Das statistische Landesamt NRW veröffentlichte kürzlich Daten, die nachdenklich machen: 29,7 Prozent aller Ausbildungsverträge werden landesweit vor dem Abschluss aufgelöst. Münster und der Kreis Warendorf bilden dabei keine Ausnahme. Auch hier beendet rund jeder Dritte Jugendliche eine einmal begonnene Ausbildung nicht. Landen damit unzählige Jugendliche im beruflichen Aus? Diese Schlussfolgerung sei zu kurz gedacht und gehe an den Realitäten am Ausbildungsmarkt vorbei, betont Joachim Fahnemann, Leiter der Agentur für Arbeit Ahlen-Münster. "Junge Menschen haben heute die Wahl", beschreibt er die Situation und ergänzt: "In vielen Fällen erhalten Jugendliche Zusagen mehrerer Ausbildungsbetriebe und können unter verschiedenen Ausbildungsangeboten das aus ihrer Sicht passendste aussuchen". Das führe immer häufiger dazu, dass junge Menschen zunächst einen Vertrag unterschreiben, ihn aber wieder lösen, wenn sie danach ein Angebot für einen Ausbildungsplatz erhalten, der ihnen mehr zusagt. Viele Verträge werden also gar nicht erst angetreten. Statistisch zählt das auch als Ausbildungsabbruch. Für die betroffenen Betriebe sei das eine sehr unbefriedigende Situation, so Fahnemann: "Fakt ist aber: Der Ausbildungsmarkt hat sich zu einem Bewerbermarkt entwickelt".
Dies werde durch die demografische Entwicklung noch verstärkt, sagt der Arbeitsmarktexperte. "Die Zahl der jungen Menschen, die die Schule verlassen und dem Ausbildungsmarkt zur Verfügung stehen, sinkt seit Jahren", berichtet Fahnemann. Allein in den vergangenen fünf Jahren verringerte sich die Zahl der Schulentlassenen im Bezirk der Agentur für Arbeit Ahlen-Münster, der die Stadt Münster und den Kreis Warendorf umfasst, um fast 500 Jugendliche. Das entspricht einem Rückgang von mehr als 7 Prozent. Rund die Hälfte der Schulabgänger erwirbt außerdem eine Hochschulzugangsberechtigung. "Dementsprechend häufig kommt es vor, dass Jugendliche einen zuvor abgeschlossenen Ausbildungsvertrag wieder lösen, wenn sie zu einem späteren Zeitpunkt die Zusage für den gewünschten Studiengang erhalten", berichtet der Agenturleiter. Auch dies zählt in der Statistik als abgebrochene Ausbildung.

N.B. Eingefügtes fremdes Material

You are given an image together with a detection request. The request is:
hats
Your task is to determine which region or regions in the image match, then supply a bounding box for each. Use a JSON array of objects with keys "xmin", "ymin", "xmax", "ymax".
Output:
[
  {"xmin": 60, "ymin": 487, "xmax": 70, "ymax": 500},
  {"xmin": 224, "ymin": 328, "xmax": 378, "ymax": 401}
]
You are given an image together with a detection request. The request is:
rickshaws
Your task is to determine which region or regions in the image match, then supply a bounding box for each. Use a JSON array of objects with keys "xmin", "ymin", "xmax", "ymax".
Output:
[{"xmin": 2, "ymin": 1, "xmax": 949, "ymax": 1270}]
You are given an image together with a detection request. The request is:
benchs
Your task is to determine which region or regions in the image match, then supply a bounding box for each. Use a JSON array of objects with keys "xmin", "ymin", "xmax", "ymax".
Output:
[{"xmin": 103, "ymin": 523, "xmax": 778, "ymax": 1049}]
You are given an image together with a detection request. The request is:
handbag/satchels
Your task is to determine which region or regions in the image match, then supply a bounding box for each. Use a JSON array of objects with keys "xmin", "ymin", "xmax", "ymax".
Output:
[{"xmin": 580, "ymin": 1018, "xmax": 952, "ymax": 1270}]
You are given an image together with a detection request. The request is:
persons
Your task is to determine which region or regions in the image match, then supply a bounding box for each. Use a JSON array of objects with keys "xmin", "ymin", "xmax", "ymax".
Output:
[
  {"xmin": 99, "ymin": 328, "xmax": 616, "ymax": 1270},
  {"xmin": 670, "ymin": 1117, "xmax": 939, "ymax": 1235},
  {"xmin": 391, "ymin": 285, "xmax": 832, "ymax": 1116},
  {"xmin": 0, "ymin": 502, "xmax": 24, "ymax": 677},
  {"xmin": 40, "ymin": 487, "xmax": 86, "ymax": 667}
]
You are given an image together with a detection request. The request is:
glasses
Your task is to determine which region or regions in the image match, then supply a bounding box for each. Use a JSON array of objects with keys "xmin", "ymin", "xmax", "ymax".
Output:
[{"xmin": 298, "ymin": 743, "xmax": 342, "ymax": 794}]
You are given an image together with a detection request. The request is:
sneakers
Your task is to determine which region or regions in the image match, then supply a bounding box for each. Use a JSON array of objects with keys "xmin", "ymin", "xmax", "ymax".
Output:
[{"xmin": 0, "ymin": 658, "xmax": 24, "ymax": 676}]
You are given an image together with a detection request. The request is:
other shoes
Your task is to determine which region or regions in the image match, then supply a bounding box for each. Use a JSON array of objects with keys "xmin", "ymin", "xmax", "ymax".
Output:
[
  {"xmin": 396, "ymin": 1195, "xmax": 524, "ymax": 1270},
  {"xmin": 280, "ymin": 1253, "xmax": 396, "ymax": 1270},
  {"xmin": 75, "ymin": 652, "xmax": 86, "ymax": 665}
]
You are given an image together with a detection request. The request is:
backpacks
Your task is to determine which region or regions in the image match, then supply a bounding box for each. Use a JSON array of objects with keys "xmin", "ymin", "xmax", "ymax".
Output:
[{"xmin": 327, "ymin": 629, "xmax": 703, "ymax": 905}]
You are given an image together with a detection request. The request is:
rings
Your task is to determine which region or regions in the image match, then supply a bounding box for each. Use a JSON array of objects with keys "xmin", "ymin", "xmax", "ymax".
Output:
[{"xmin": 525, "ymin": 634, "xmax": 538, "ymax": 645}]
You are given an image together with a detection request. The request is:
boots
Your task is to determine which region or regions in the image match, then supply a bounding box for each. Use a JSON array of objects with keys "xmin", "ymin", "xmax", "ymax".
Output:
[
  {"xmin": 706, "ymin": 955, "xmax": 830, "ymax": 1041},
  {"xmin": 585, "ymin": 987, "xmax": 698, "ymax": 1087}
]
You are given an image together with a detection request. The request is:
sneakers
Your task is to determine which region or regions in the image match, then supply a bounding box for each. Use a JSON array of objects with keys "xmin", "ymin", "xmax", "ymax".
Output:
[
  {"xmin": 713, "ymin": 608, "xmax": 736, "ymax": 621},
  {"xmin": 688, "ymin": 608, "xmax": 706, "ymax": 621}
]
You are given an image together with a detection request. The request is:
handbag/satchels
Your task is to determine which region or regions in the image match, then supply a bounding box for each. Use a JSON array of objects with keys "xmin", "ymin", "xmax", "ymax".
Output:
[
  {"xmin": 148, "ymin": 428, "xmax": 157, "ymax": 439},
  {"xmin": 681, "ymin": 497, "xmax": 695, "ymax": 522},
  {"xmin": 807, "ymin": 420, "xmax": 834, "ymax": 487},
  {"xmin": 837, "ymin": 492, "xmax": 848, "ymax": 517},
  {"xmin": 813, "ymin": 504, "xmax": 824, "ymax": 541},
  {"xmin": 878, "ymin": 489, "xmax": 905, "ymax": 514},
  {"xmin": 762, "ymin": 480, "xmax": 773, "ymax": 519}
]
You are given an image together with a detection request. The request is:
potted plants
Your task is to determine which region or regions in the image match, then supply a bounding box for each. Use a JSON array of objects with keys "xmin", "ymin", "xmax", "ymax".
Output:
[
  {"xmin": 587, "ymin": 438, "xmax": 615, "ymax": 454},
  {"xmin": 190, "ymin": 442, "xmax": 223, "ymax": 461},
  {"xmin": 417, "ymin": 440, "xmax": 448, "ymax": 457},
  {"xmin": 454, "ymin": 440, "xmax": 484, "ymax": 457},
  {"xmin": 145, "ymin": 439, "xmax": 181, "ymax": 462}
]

Trotz dieser Herausforderungen engagierten sich die hiesigen Unternehmen in besonderem Maße für die Ausbildung von Nachwuchskräften, unterstreicht Fahnemann. So bildet im Bezirk der Arbeitsagentur Ahlen-Münster jeder vierte Betrieb aus, im NRW-Schnitt tut das nur jedes fünfte Unternehmen. Dabei gingen viele Unternehmen in der Region neue Wege, um ihre Ausbildungsplätze zu besetzen, führt er aus. Hierbei gehe es nicht nur um finanzielle Anreize für Auszubildende. Auch mit sogenannten "weichen" Faktoren, wie der Vereinbarkeit von Freizeit und Beruf, Mobilitätszuschüssen, der Einbindung der Azubis in eigene Projekte oder Mentorenprogrammen versuchen Arbeitgeber, junge Menschen für eine Ausbildung in ihrem Betrieb zu begeistern. "Viele Unternehmen zeigen dabei ein sehr großes Engagement und viel Kreativität", lobt Fahnemann.
Darüber hinaus gebe es immer mehr Arbeitgeber, die Jugendlichen mit erhöhtem Unterstützungsbedarf eine Chance geben, berichtet Fahnemann. "In diesen Fällen bieten wir sowohl den Betrieben als auch den Auszubildenden eine individuelle Betreuung und Begleitung", erläutert Fahnemann und verweist auf die sogenannte "assistierte Ausbildung". Mit Blick auf die statistischen Daten ordnet er ein: "Selbstverständlich gibt es auch Abbrüche während der Ausbildung. Dies ist aber nur ein kleinerer Teil der gelösten Verträge". Ein Ausbildungsabbruch bedeute jedoch nicht, dass die betroffenen Jugendlichen gänzlich ohne Perspektive sind, betont er: "Unsere Berufsberatung unterstützt die jungen Menschen in dieser Situation mit verschiedenen Angeboten dabei, sich beruflich neu zu orientieren und einen Berufsabschluss zu erwerben", unterstreicht Fahnemann.